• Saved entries
##########
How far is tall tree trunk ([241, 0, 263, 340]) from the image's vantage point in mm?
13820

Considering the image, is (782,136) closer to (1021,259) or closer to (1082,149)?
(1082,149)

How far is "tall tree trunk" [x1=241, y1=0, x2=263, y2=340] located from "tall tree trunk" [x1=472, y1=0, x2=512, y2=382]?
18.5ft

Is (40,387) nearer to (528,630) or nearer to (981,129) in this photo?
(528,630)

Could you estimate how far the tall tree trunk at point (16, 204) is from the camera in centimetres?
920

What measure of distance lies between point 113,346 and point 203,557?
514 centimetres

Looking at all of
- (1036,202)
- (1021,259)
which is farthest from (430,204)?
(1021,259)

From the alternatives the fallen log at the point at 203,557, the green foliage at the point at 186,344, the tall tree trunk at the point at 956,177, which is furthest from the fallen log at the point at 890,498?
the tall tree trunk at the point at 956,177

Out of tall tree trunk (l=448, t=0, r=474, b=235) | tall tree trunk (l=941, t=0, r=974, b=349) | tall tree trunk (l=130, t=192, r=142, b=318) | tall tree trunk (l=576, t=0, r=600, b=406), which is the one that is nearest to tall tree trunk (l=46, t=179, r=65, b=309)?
##########
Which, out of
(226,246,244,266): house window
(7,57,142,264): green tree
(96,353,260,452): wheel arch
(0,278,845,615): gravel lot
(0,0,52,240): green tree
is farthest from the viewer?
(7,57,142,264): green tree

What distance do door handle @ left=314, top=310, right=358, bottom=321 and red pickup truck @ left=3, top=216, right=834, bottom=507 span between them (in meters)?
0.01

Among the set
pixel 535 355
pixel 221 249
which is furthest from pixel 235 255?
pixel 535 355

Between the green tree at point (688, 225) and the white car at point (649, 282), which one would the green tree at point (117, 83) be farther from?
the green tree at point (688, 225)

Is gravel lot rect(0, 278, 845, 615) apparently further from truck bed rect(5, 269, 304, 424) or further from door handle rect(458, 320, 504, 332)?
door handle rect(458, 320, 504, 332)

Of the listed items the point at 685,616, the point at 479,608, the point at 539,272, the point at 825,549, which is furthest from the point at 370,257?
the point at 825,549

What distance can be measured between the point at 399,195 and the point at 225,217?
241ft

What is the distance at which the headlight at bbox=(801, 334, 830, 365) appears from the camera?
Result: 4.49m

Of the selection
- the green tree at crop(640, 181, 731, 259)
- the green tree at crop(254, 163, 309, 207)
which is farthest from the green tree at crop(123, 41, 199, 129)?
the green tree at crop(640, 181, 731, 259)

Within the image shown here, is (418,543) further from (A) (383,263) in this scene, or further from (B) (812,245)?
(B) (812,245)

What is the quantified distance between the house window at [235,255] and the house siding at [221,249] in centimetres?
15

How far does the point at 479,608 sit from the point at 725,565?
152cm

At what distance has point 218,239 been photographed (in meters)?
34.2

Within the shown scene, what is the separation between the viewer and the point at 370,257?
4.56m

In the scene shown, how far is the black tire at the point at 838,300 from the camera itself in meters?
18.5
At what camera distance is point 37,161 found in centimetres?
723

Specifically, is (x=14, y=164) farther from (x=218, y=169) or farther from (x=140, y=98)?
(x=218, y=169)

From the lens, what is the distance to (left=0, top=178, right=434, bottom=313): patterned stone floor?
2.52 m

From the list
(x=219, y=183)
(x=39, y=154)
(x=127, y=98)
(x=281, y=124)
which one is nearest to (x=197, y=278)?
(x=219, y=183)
##########
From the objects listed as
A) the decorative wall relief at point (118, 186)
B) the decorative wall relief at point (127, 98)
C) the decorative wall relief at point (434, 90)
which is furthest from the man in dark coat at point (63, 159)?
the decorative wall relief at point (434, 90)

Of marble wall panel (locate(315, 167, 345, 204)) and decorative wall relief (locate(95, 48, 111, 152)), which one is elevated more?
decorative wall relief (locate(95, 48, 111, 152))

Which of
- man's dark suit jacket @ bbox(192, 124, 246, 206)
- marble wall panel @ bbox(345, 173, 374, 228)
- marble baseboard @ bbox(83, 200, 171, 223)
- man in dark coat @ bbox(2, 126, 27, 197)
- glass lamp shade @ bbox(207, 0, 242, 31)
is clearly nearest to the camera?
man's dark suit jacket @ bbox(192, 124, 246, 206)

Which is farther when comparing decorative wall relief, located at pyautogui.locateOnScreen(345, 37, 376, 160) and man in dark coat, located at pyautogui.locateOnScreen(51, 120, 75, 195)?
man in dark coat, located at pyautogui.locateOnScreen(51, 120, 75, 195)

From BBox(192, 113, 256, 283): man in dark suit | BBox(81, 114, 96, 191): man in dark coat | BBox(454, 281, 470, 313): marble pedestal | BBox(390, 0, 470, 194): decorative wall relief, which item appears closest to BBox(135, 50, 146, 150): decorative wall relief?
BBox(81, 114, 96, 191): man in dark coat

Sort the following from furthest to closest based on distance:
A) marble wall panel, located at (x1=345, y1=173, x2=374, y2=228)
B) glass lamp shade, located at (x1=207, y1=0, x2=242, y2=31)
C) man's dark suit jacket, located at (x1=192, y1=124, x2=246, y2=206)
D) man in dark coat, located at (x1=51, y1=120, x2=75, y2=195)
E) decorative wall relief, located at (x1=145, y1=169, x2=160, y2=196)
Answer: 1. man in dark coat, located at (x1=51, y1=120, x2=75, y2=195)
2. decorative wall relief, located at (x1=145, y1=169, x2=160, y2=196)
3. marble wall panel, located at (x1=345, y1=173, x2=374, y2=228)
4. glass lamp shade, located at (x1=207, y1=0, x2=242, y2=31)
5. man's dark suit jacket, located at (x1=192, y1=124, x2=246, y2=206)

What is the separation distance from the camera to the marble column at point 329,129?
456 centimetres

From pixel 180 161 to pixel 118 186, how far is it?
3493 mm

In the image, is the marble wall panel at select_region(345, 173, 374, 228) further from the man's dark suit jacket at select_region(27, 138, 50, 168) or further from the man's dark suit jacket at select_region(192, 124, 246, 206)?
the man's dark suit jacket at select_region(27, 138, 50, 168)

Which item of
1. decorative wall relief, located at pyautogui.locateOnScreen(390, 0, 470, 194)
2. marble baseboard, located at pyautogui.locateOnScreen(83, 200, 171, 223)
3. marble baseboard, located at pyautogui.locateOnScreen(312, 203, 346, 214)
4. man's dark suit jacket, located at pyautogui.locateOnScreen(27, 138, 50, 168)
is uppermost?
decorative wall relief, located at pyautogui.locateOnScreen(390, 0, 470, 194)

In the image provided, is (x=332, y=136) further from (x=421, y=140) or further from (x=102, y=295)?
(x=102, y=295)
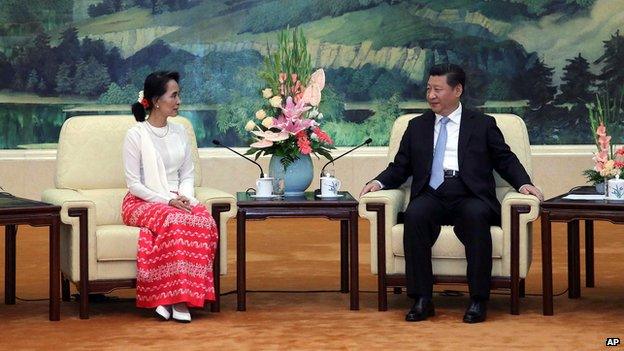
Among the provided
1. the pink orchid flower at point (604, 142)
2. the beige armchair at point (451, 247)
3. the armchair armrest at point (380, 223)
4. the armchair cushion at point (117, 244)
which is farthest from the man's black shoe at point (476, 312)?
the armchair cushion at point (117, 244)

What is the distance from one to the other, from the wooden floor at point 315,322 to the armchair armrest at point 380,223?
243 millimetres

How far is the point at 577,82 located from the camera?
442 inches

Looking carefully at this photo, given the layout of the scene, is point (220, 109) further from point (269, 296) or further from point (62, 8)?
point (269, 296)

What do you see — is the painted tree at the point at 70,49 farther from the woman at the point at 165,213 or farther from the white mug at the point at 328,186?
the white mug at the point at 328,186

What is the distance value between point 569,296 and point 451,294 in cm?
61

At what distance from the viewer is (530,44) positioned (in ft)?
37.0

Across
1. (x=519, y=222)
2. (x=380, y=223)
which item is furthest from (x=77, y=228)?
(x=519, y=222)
##########
• The problem
Revise the lines that begin with the one containing "Which item of" and end after the one containing "is uppermost?", replacing each "marble baseboard" with "tiled baseboard" and leaving everything else unchanged.

• Output for this exercise
Which item of
1. decorative wall relief, located at pyautogui.locateOnScreen(390, 0, 470, 194)
2. tiled baseboard, located at pyautogui.locateOnScreen(83, 200, 171, 223)
3. tiled baseboard, located at pyautogui.locateOnScreen(312, 203, 346, 214)
4. man's dark suit jacket, located at pyautogui.locateOnScreen(27, 138, 50, 168)
is uppermost?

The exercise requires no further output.